What to do.
Reproduce all of the material below with the word "camera" swapped for "observer" at every occurrence, changing nothing else, and leave out the pictures.

Dataset rows.
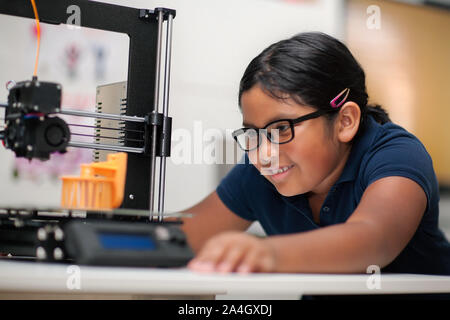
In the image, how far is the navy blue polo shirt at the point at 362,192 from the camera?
3.56 ft

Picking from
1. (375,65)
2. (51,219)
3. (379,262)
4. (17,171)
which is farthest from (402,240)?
(375,65)

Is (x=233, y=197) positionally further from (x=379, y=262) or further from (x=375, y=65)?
(x=375, y=65)

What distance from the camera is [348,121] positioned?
4.19 feet

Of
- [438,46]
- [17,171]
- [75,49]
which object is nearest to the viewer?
[17,171]

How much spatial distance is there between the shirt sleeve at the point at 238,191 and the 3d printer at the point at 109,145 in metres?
0.36

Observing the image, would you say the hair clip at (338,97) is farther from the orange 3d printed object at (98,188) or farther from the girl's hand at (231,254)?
the girl's hand at (231,254)

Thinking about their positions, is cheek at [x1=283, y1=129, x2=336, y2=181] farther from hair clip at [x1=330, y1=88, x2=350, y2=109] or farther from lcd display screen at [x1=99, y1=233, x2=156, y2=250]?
lcd display screen at [x1=99, y1=233, x2=156, y2=250]

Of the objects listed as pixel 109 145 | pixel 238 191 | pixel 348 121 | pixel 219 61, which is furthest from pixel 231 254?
pixel 219 61

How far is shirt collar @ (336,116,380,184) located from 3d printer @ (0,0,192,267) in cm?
43

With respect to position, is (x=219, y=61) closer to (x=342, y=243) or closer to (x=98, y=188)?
(x=98, y=188)

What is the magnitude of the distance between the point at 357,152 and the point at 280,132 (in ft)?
0.72

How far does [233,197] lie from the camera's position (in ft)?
5.05

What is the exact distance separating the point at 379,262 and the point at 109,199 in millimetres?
459

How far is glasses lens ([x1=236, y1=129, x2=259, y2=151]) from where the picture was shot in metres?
1.18
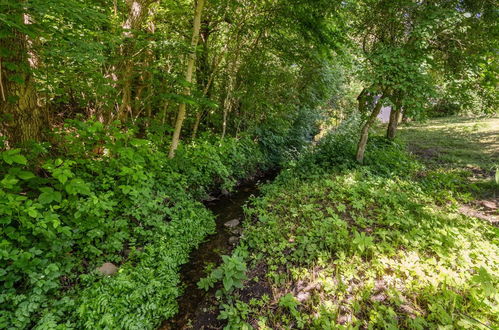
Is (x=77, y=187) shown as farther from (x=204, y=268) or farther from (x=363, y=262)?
(x=363, y=262)

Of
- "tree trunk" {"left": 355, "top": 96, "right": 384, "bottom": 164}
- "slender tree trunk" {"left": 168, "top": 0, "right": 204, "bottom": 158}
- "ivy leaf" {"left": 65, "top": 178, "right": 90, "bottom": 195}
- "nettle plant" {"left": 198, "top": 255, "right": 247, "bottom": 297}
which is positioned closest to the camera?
"ivy leaf" {"left": 65, "top": 178, "right": 90, "bottom": 195}

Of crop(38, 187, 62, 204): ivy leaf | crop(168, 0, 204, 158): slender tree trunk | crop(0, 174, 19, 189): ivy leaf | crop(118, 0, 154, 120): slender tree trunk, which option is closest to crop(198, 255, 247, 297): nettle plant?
crop(38, 187, 62, 204): ivy leaf

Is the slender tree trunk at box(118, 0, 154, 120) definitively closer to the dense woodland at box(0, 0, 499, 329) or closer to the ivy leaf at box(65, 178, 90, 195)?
the dense woodland at box(0, 0, 499, 329)

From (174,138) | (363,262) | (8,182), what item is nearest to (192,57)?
(174,138)

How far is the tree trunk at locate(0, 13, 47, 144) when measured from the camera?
3322 mm

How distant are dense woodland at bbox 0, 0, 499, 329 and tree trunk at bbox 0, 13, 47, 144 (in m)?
0.02

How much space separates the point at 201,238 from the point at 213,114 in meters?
4.71

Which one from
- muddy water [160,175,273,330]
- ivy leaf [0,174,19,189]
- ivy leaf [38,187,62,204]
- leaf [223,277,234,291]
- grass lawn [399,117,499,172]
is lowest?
muddy water [160,175,273,330]

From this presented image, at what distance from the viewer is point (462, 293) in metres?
3.06

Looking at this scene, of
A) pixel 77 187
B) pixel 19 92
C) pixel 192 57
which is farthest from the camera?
pixel 192 57

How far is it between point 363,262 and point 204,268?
104 inches

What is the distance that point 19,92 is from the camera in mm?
3574

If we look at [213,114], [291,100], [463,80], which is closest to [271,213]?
[213,114]

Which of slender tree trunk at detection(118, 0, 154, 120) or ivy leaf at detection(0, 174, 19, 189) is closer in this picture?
ivy leaf at detection(0, 174, 19, 189)
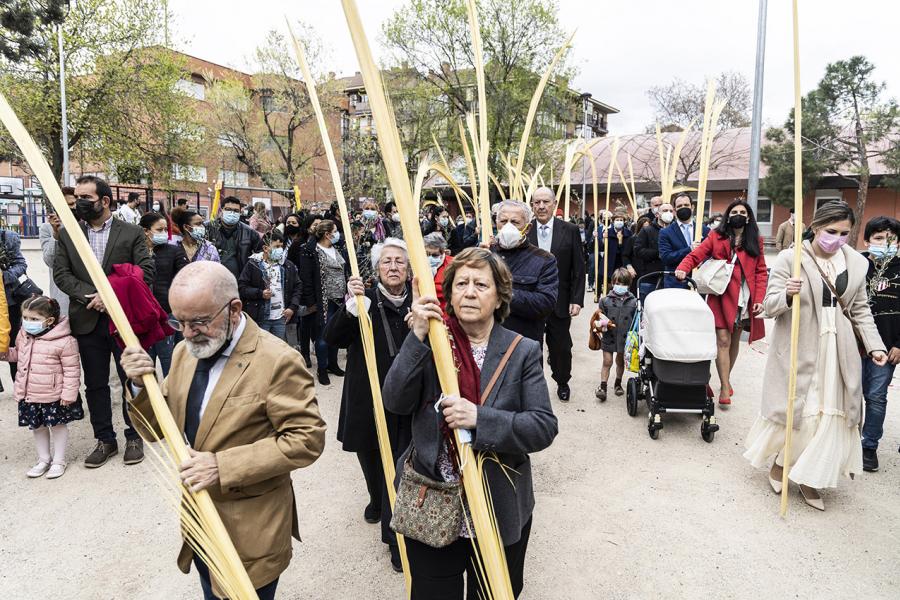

Final result.
In the image, how far is the navy blue polo shirt at the point at 362,192 from the observer?
3.56 ft

Picking from
1. (375,65)
2. (51,219)
3. (379,262)
4. (17,171)
which is farthest from (402,240)?
(375,65)

Is (x=233, y=197) positionally further from (x=379, y=262) or further from (x=375, y=65)?
(x=375, y=65)

What distance from the observer is [348,121] positioned?
4.19 feet

Of
- [438,46]
- [17,171]
- [75,49]
which object is nearest to the viewer?
[17,171]

How much spatial distance is there between the shirt sleeve at the point at 238,191 and the 3d printer at the point at 109,145 in metres?
0.36

Observing the image, would you say the hair clip at (338,97) is farther from the orange 3d printed object at (98,188) or farther from the girl's hand at (231,254)?
the girl's hand at (231,254)

Thinking about their positions, is cheek at [x1=283, y1=129, x2=336, y2=181] farther from hair clip at [x1=330, y1=88, x2=350, y2=109] or farther from lcd display screen at [x1=99, y1=233, x2=156, y2=250]?
lcd display screen at [x1=99, y1=233, x2=156, y2=250]

Of the objects listed as pixel 109 145 | pixel 238 191 | pixel 348 121 | pixel 219 61, which is furthest from pixel 231 254?
pixel 219 61

How far is shirt collar @ (336,116,380,184) located from 3d printer @ (0,0,192,267) in cm?
43

With respect to position, is (x=219, y=61) closer to (x=342, y=243) or closer to (x=98, y=188)?
(x=98, y=188)

What is the magnitude of the distance between the point at 357,152 and the point at 280,132 (in ft)?
0.72

How far does [233,197] lie from the observer's position (in ft)?
5.05

What is the exact distance separating the point at 379,262 and the point at 109,199 in millimetres?
459

How far is glasses lens ([x1=236, y1=129, x2=259, y2=151]) from where the picture was shot in metres?
1.18
Is (x=77, y=187) shown as farther from (x=204, y=268) or farther from (x=363, y=262)?
(x=363, y=262)

Of
- "tree trunk" {"left": 355, "top": 96, "right": 384, "bottom": 164}
- "slender tree trunk" {"left": 168, "top": 0, "right": 204, "bottom": 158}
- "ivy leaf" {"left": 65, "top": 178, "right": 90, "bottom": 195}
- "nettle plant" {"left": 198, "top": 255, "right": 247, "bottom": 297}
which is positioned closest to the observer?
"ivy leaf" {"left": 65, "top": 178, "right": 90, "bottom": 195}

Of crop(38, 187, 62, 204): ivy leaf | crop(168, 0, 204, 158): slender tree trunk | crop(0, 174, 19, 189): ivy leaf | crop(118, 0, 154, 120): slender tree trunk, which option is closest to crop(198, 255, 247, 297): nettle plant?
crop(38, 187, 62, 204): ivy leaf

Is the slender tree trunk at box(118, 0, 154, 120) definitively closer to the dense woodland at box(0, 0, 499, 329) or closer to the ivy leaf at box(65, 178, 90, 195)?
the dense woodland at box(0, 0, 499, 329)

From (174,138) | (363,262) | (8,182), what item is nearest to (192,57)?
(174,138)

How far is the tree trunk at locate(0, 13, 47, 144) when measured from the observer?
3322 mm

How distant are dense woodland at bbox 0, 0, 499, 329 and tree trunk at bbox 0, 13, 47, 144 (in m)?
0.02

How much space separates the point at 201,238 from the point at 213,114 in meters?
4.71

Which one from
- muddy water [160,175,273,330]
- ivy leaf [0,174,19,189]
- ivy leaf [38,187,62,204]
- leaf [223,277,234,291]
- grass lawn [399,117,499,172]
is lowest?
muddy water [160,175,273,330]

From this presented image, at what distance from the viewer is point (462, 293) in metres?
3.06

Looking at this scene, of
A) pixel 77 187
B) pixel 19 92
C) pixel 192 57
which is farthest from the observer?
pixel 192 57

How far is it between point 363,262 and point 204,268?
104 inches

What is the distance that point 19,92 is from the observer in mm?
3574

If we look at [213,114], [291,100], [463,80], which is closest to [271,213]?
[213,114]

Which of slender tree trunk at detection(118, 0, 154, 120) or ivy leaf at detection(0, 174, 19, 189) is closer in this picture?
ivy leaf at detection(0, 174, 19, 189)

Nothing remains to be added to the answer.